### Excerpted text
"""

PGX 2.4.0

PGX Overview

What is Graph Analysis?

Graph analysis is a methodology for data analysis. In graph analysis, the original data set is represented as a graph where the vertices correspond to the data entities and edges to the relationships between them. Therefore analyzing such a graph takes into account the fine-grained, arbitrary relationships naturally in the process, which enables the discovery of valuable non-immediate information about the original data set.

For instance, PageRank is a popular graph algorithm that measures the relative importance between data entities based on the relationship structures between them — e.g., links between webpages. Other examples of graph analysis include influencer identification, community structure detection and path finding.

PGX and Graph Analysis

PGX is a fast, parallel, in-memory graph analytic framework. PGX allows the user to do the following things in an easy and efficient manner:

  • Loading graphs into memory: PGX is an in-memory graph analytic framework that needs to load a graph instance into main-memory before running analytic algorithms on the graph. PGX supports a few popular graph file formats for convenient data loading.

  • Running built-in graph algorithms: PGX provides built-in implementations of many popular graph algorithms. The user can easily apply these algorithms on their graph data sets by simply invoking the appropriate methods.

"""

### Collected material
"""

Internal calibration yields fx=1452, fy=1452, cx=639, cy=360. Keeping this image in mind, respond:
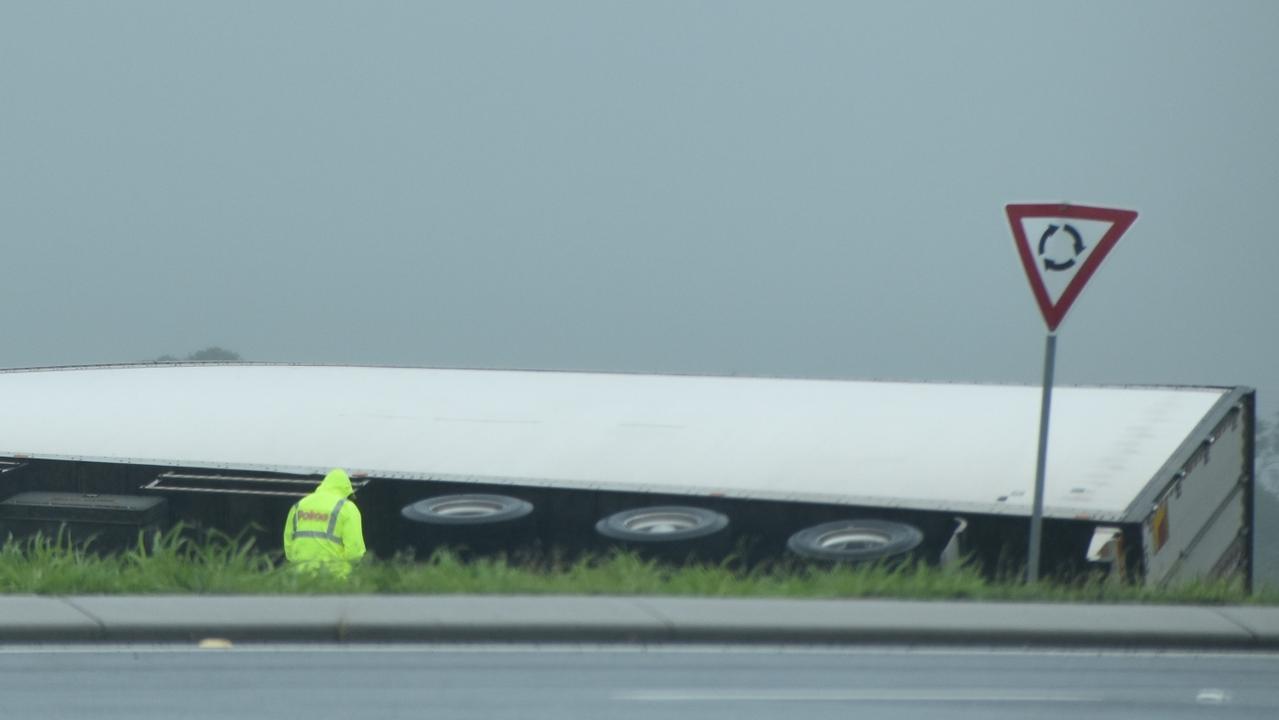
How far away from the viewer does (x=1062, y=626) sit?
27.0 feet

"""

### Required task A
In the PGX overview, what does PGX need to do with a graph instance before running analytic algorithms on it?
### Required task B
Write the next part of the PGX overview, picking up after its last sentence.
The data has no connection to the PGX overview.

### Task output A
It needs to load the graph instance into main memory.

### Task output B
  • Running custom graph algorithms: PGX is also able to execute custom (i.e. user-provided) graph algorithms. Users can write up their own graph algorithms with the Green-Marl DSL and feed it to PGX. The provided Green-Marl program is transformed for PGX using a parallelizing compiler.

  • Running graph pattern matching queries: Along with running graph algorithms, finding sub-graphs of interest to users' is a crucial task in graph analysis. PGX provides a graph pattern matching feature in which a query is written in an SQL-like declarative language, PGQL. PGQL queries are processed in a highly efficient manner on top of PGX.

  • Mutating Graphs: Complicated graph analysis often consists of multiple steps, where some of the steps require graph mutating operations. For example, one may want to create an undirected version of the graph, renumber the vertices in the graph, or remove repeated edges between vertices. PGX provides fast, parallel built-in implementation of such operations.

  • Browsing and exporting results: Once the analysis is finished, the users can browse the results of their analysis and export them into the file system.

The following figure depicts an overview of using PGX for graph analysis.

PGX Overview

Figure: PGX Overview

Benefits of PGX

The benefits that PGX provides can be summarized as follows:

  • Fast, parallel, in-memory execution: PGX is a fast, parallel, in-memory graph analytic framework. PGX adopts light-weight in-memory data structures which allow fast execution of graph algorithms. Moreover, PGX exploits multiple CPUs of modern computer systems by running parallelized graph algorithms. Note that not only the built-in algorithms are parallelized, but also that custom graph algorithms are automatically parallelized with the help of a DSL compiler.

  • Rich built-in algorithms: PGX provides built-in implementations of many popular graph algorithms, including computing various centrality measures, finding shortest paths, finding/evaluating clusters and components, and predicting future edges, etc.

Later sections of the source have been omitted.